Monday, December 10, 2018

Never leave the house

If you do, they'll know.
Like many consumers, Ms. Magrin knew that apps could track people’s movements. But as smartphones have become ubiquitous and technology more accurate, an industry of snooping on people’s daily habits has spread and grown more intrusive.

At least 75 companies receive anonymous, precise location data from apps whose users enable location services to get local news and weather or other information, The Times found. Several of those businesses claim to track up to 200 million mobile devices in the United States — about half those in use last year. The database reviewed by The Times — a sample of information gathered in 2017 and held by one company — reveals people’s travels in startling detail, accurate to within a few yards and in some cases updated more than 14,000 times a day.

The lady the Times uses as its example at the top of this story really gets around.  If they were looking at me they'd see a billion one mile trips to work and back every day with the occasional detour to Rouses.  I've aged into becoming one of these New Orleans weirdos who never leaves the neighborhood anymore. The algorithm that tracks me can be programmed on an abacus.  Last weekend I crossed Canal Street on the bike and three nearby crime cameras caught on fire.

Sorry about that.  Next time I'll read the terms of service.
Many location companies say that when phone users enable location services, their data is fair game. But, The Times found, the explanations people see when prompted to give permission are often incomplete or misleading. An app may tell users that granting access to their location will help them get traffic information, but not mention that the data will be shared and sold. That disclosure is often buried in a vague privacy policy.
"Misleading explanations." Yeah, mostly what that means is an app is either demanding or strongly implying that you enable location tracking just to get the thing to work at all.
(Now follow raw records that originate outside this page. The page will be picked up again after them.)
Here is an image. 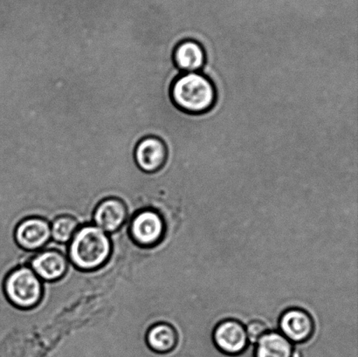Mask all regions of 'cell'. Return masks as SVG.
I'll return each mask as SVG.
<instances>
[{"mask_svg":"<svg viewBox=\"0 0 358 357\" xmlns=\"http://www.w3.org/2000/svg\"><path fill=\"white\" fill-rule=\"evenodd\" d=\"M171 98L179 110L189 115H201L212 110L217 93L212 80L198 72L177 77L171 87Z\"/></svg>","mask_w":358,"mask_h":357,"instance_id":"1","label":"cell"},{"mask_svg":"<svg viewBox=\"0 0 358 357\" xmlns=\"http://www.w3.org/2000/svg\"><path fill=\"white\" fill-rule=\"evenodd\" d=\"M110 241L98 226H87L76 233L70 246V258L77 267L94 269L103 265L110 254Z\"/></svg>","mask_w":358,"mask_h":357,"instance_id":"2","label":"cell"},{"mask_svg":"<svg viewBox=\"0 0 358 357\" xmlns=\"http://www.w3.org/2000/svg\"><path fill=\"white\" fill-rule=\"evenodd\" d=\"M5 289L10 302L23 309L36 305L42 293L40 279L27 268L17 269L10 274Z\"/></svg>","mask_w":358,"mask_h":357,"instance_id":"3","label":"cell"},{"mask_svg":"<svg viewBox=\"0 0 358 357\" xmlns=\"http://www.w3.org/2000/svg\"><path fill=\"white\" fill-rule=\"evenodd\" d=\"M213 341L221 352L241 355L248 347V338L243 324L235 320L221 321L213 332Z\"/></svg>","mask_w":358,"mask_h":357,"instance_id":"4","label":"cell"},{"mask_svg":"<svg viewBox=\"0 0 358 357\" xmlns=\"http://www.w3.org/2000/svg\"><path fill=\"white\" fill-rule=\"evenodd\" d=\"M280 328L287 340L301 344L312 337L315 323L310 314L301 309H290L280 316Z\"/></svg>","mask_w":358,"mask_h":357,"instance_id":"5","label":"cell"},{"mask_svg":"<svg viewBox=\"0 0 358 357\" xmlns=\"http://www.w3.org/2000/svg\"><path fill=\"white\" fill-rule=\"evenodd\" d=\"M167 156L166 145L162 140L154 136L142 139L135 149L136 163L145 173H156L162 169Z\"/></svg>","mask_w":358,"mask_h":357,"instance_id":"6","label":"cell"},{"mask_svg":"<svg viewBox=\"0 0 358 357\" xmlns=\"http://www.w3.org/2000/svg\"><path fill=\"white\" fill-rule=\"evenodd\" d=\"M164 225L162 218L157 212L143 211L136 216L131 226L134 239L143 246H152L162 239Z\"/></svg>","mask_w":358,"mask_h":357,"instance_id":"7","label":"cell"},{"mask_svg":"<svg viewBox=\"0 0 358 357\" xmlns=\"http://www.w3.org/2000/svg\"><path fill=\"white\" fill-rule=\"evenodd\" d=\"M50 236V227L41 219L24 220L16 230L17 242L28 250H36L43 247Z\"/></svg>","mask_w":358,"mask_h":357,"instance_id":"8","label":"cell"},{"mask_svg":"<svg viewBox=\"0 0 358 357\" xmlns=\"http://www.w3.org/2000/svg\"><path fill=\"white\" fill-rule=\"evenodd\" d=\"M173 61L177 68L182 72H198L205 65V49L195 41H182L175 48Z\"/></svg>","mask_w":358,"mask_h":357,"instance_id":"9","label":"cell"},{"mask_svg":"<svg viewBox=\"0 0 358 357\" xmlns=\"http://www.w3.org/2000/svg\"><path fill=\"white\" fill-rule=\"evenodd\" d=\"M127 215L126 207L117 199H107L101 203L94 213V221L100 229L114 232L124 222Z\"/></svg>","mask_w":358,"mask_h":357,"instance_id":"10","label":"cell"},{"mask_svg":"<svg viewBox=\"0 0 358 357\" xmlns=\"http://www.w3.org/2000/svg\"><path fill=\"white\" fill-rule=\"evenodd\" d=\"M31 267L41 278L55 281L64 275L66 261L58 252L48 251L35 257L31 261Z\"/></svg>","mask_w":358,"mask_h":357,"instance_id":"11","label":"cell"},{"mask_svg":"<svg viewBox=\"0 0 358 357\" xmlns=\"http://www.w3.org/2000/svg\"><path fill=\"white\" fill-rule=\"evenodd\" d=\"M292 342L277 332L266 333L259 339L255 357H293Z\"/></svg>","mask_w":358,"mask_h":357,"instance_id":"12","label":"cell"},{"mask_svg":"<svg viewBox=\"0 0 358 357\" xmlns=\"http://www.w3.org/2000/svg\"><path fill=\"white\" fill-rule=\"evenodd\" d=\"M147 340L153 351L167 353L176 348L178 335L173 327L169 324L161 323L156 325L149 331Z\"/></svg>","mask_w":358,"mask_h":357,"instance_id":"13","label":"cell"},{"mask_svg":"<svg viewBox=\"0 0 358 357\" xmlns=\"http://www.w3.org/2000/svg\"><path fill=\"white\" fill-rule=\"evenodd\" d=\"M77 221L71 217H59L52 223L51 234L59 243L68 242L76 229Z\"/></svg>","mask_w":358,"mask_h":357,"instance_id":"14","label":"cell"},{"mask_svg":"<svg viewBox=\"0 0 358 357\" xmlns=\"http://www.w3.org/2000/svg\"><path fill=\"white\" fill-rule=\"evenodd\" d=\"M245 331H247L248 341H250L252 344H255L268 332V327L262 321H254L248 325Z\"/></svg>","mask_w":358,"mask_h":357,"instance_id":"15","label":"cell"}]
</instances>
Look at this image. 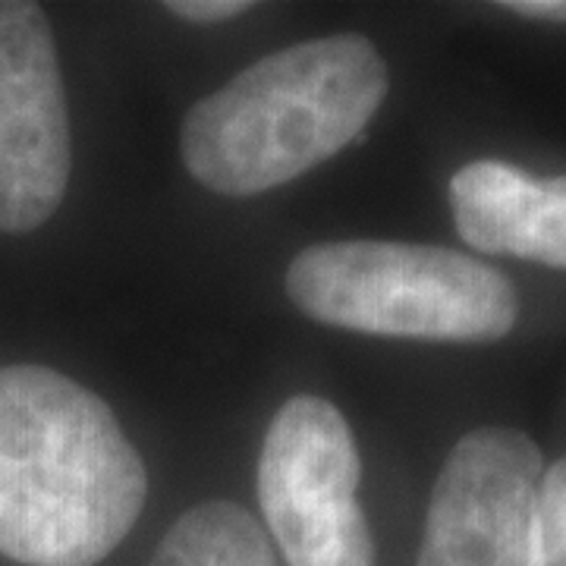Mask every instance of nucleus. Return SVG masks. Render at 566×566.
<instances>
[{
    "label": "nucleus",
    "mask_w": 566,
    "mask_h": 566,
    "mask_svg": "<svg viewBox=\"0 0 566 566\" xmlns=\"http://www.w3.org/2000/svg\"><path fill=\"white\" fill-rule=\"evenodd\" d=\"M148 497L139 450L98 394L48 365L0 368V554L95 566Z\"/></svg>",
    "instance_id": "f257e3e1"
},
{
    "label": "nucleus",
    "mask_w": 566,
    "mask_h": 566,
    "mask_svg": "<svg viewBox=\"0 0 566 566\" xmlns=\"http://www.w3.org/2000/svg\"><path fill=\"white\" fill-rule=\"evenodd\" d=\"M387 63L365 35L268 54L196 104L180 133L186 170L221 196H259L363 139L387 98Z\"/></svg>",
    "instance_id": "f03ea898"
},
{
    "label": "nucleus",
    "mask_w": 566,
    "mask_h": 566,
    "mask_svg": "<svg viewBox=\"0 0 566 566\" xmlns=\"http://www.w3.org/2000/svg\"><path fill=\"white\" fill-rule=\"evenodd\" d=\"M286 293L315 322L409 340H501L520 315L497 268L444 245L390 240L308 245L286 268Z\"/></svg>",
    "instance_id": "7ed1b4c3"
},
{
    "label": "nucleus",
    "mask_w": 566,
    "mask_h": 566,
    "mask_svg": "<svg viewBox=\"0 0 566 566\" xmlns=\"http://www.w3.org/2000/svg\"><path fill=\"white\" fill-rule=\"evenodd\" d=\"M359 479L363 463L344 412L324 397H290L259 457V506L286 564L375 566Z\"/></svg>",
    "instance_id": "20e7f679"
},
{
    "label": "nucleus",
    "mask_w": 566,
    "mask_h": 566,
    "mask_svg": "<svg viewBox=\"0 0 566 566\" xmlns=\"http://www.w3.org/2000/svg\"><path fill=\"white\" fill-rule=\"evenodd\" d=\"M73 170L70 114L51 22L0 0V230L29 233L61 208Z\"/></svg>",
    "instance_id": "39448f33"
},
{
    "label": "nucleus",
    "mask_w": 566,
    "mask_h": 566,
    "mask_svg": "<svg viewBox=\"0 0 566 566\" xmlns=\"http://www.w3.org/2000/svg\"><path fill=\"white\" fill-rule=\"evenodd\" d=\"M538 444L516 428H479L457 441L431 491L419 566H532Z\"/></svg>",
    "instance_id": "423d86ee"
},
{
    "label": "nucleus",
    "mask_w": 566,
    "mask_h": 566,
    "mask_svg": "<svg viewBox=\"0 0 566 566\" xmlns=\"http://www.w3.org/2000/svg\"><path fill=\"white\" fill-rule=\"evenodd\" d=\"M450 208L465 243L566 271V177L535 180L504 161H472L450 180Z\"/></svg>",
    "instance_id": "0eeeda50"
},
{
    "label": "nucleus",
    "mask_w": 566,
    "mask_h": 566,
    "mask_svg": "<svg viewBox=\"0 0 566 566\" xmlns=\"http://www.w3.org/2000/svg\"><path fill=\"white\" fill-rule=\"evenodd\" d=\"M148 566H277V557L245 506L205 501L167 528Z\"/></svg>",
    "instance_id": "6e6552de"
},
{
    "label": "nucleus",
    "mask_w": 566,
    "mask_h": 566,
    "mask_svg": "<svg viewBox=\"0 0 566 566\" xmlns=\"http://www.w3.org/2000/svg\"><path fill=\"white\" fill-rule=\"evenodd\" d=\"M532 566H566V457L547 469L538 485Z\"/></svg>",
    "instance_id": "1a4fd4ad"
},
{
    "label": "nucleus",
    "mask_w": 566,
    "mask_h": 566,
    "mask_svg": "<svg viewBox=\"0 0 566 566\" xmlns=\"http://www.w3.org/2000/svg\"><path fill=\"white\" fill-rule=\"evenodd\" d=\"M170 13H177L186 22H223L240 17L245 10H252L249 0H170L167 3Z\"/></svg>",
    "instance_id": "9d476101"
},
{
    "label": "nucleus",
    "mask_w": 566,
    "mask_h": 566,
    "mask_svg": "<svg viewBox=\"0 0 566 566\" xmlns=\"http://www.w3.org/2000/svg\"><path fill=\"white\" fill-rule=\"evenodd\" d=\"M501 7L526 20L566 22V0H506Z\"/></svg>",
    "instance_id": "9b49d317"
}]
</instances>
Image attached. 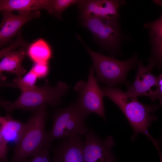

Meanwhile there's practically nothing that explicitly limits what companies can do with your data once they've acquired it.  There's just a jungle of internal policies and practices.

The article comes with a guide to disabling your phone's location service although it's not at all clear that's going to solve the problem.  Not when such an action is bound to greatly reduce your device's actual functionality.  And certainly not since there's little anybody can do to disable the city's surveillance camera "canopy." The mayor would have to call that off.  But, according to her, "we've barely begun to scratch the surface," of that that network can do.